Two mechanisms have been proposed to explain how GCTs of extragonadal primary sites other than the retroperitoneum arise. The conventional hypothesis suggests that PGCs or gonocytes get “left behind” while migrating through the embryo to the genital ridges and eventually transform. While this model is easy to conceptualize, misplaced germ cells at the PGC or gonocyte stage have never been identified in developing human embryos. Such cells have been observed in mouse embryos but are not viable due to a predilection to rapid apoptosis [52]. Finally, extragonadal GCTs have been identified to have chromosomal changes highly similar to gonadal GCTs with increased 12p copy number and aneuploidy [45]. These alterations are thought to be acquired later in GC development (meiosis of primary spermatocytes) than during the migratory stage of gonocytes, raising doubt to this theory and instead supporting a common cell of origin for gonadal and extragonadal GCT. An alternative explanation involves the potential of transformed germ cells to undergo reverse migration to the mediastinum or pineal gland, where stromal environments left over from embryological development could remain fertile for transformed germ cell proliferation. At present, this remains an open area of controversy.

Genetics of Germ Cell Tumors

Gain of Chromosome 12p

GCTs are one of only a handful of malignancies (e.g., CML, GIST) that contain a pathognomonic genetic abnormality, present in nearly all cases.

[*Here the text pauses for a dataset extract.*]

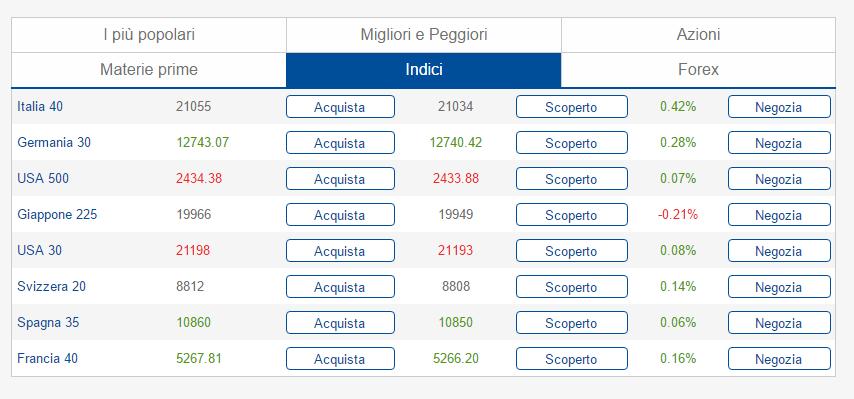 plus500 trading-indici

In GCT, this abnormality is the i(12p), which was first described in 1982 by Atkin and Baker during karyotyping of metaphase chromosomes from cases of GCTs [53]. Subsequently, several studies have documented approximately 85 % of GCTs to contain this chromosomal abnormality, and in cases where i(12p) was absent, extra copies of part or all of 12p occur as tandem duplications in situ or within other chromosomes [54]. As such, this assay has provided diagnostic utility for poorly differentiated midline tumors of unknown histogenesis, allowing the diagnosis of GCT to be made, and permitting administration of potentially curative chemotherapy [55]. Several studies have indicated that i(12p) is evident as early in GCT neoplasm development as ITGCNU, yet others have indicated that the appearance of this marker is associated with tumor invasion out of the tubules [48, 49, 56, 57].

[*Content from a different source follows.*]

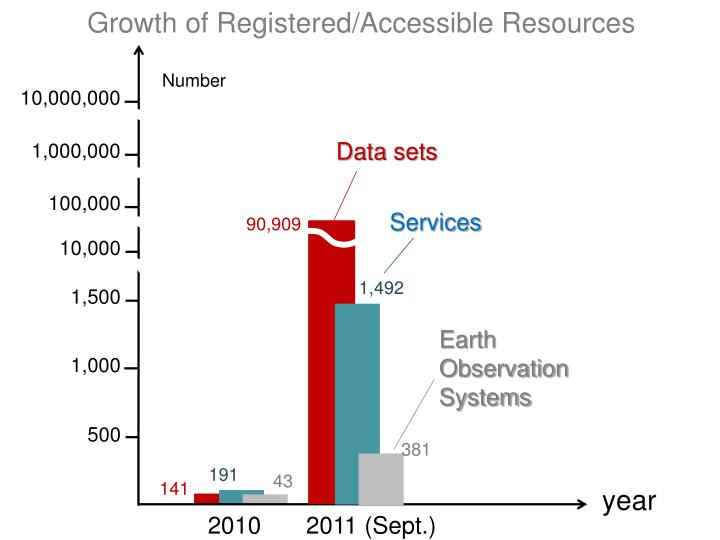 Growth of Registered/Accessible Resources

Regardless of whether or not chromosome 12p gain is present only in fully malignant GCT or also ITGCNU, its omnipresence in invasive disease strongly suggests a role in the pathogenesis of GCT. Initially, it was thought that aberration of a single gene within 12p would be found responsible for GCT pathogenesis/progression. However, with more than 400 genes located on chromosome 12p and no overwhelming evidence to support one gene in particular, conventional wisdom now asserts that multiple genes on 12p, possibly in conjunction with other chromosomal anomalies, enable invasive GCT development. One gene of particular interest is cyclin D2 (CCND2), whose protein product is involved in regulation of DNA replication at the G1/S transition of the cell cycle. Overexpression of this protein leads to increased cell cycling and has been identified in ITGCNU, seminoma, and EC [58]. In contrast, normal spermatogonial cells in the adult testis rarely express cyclinD2, although expression of this protein has been observed in neonatal spermatogonial cells of the mouse.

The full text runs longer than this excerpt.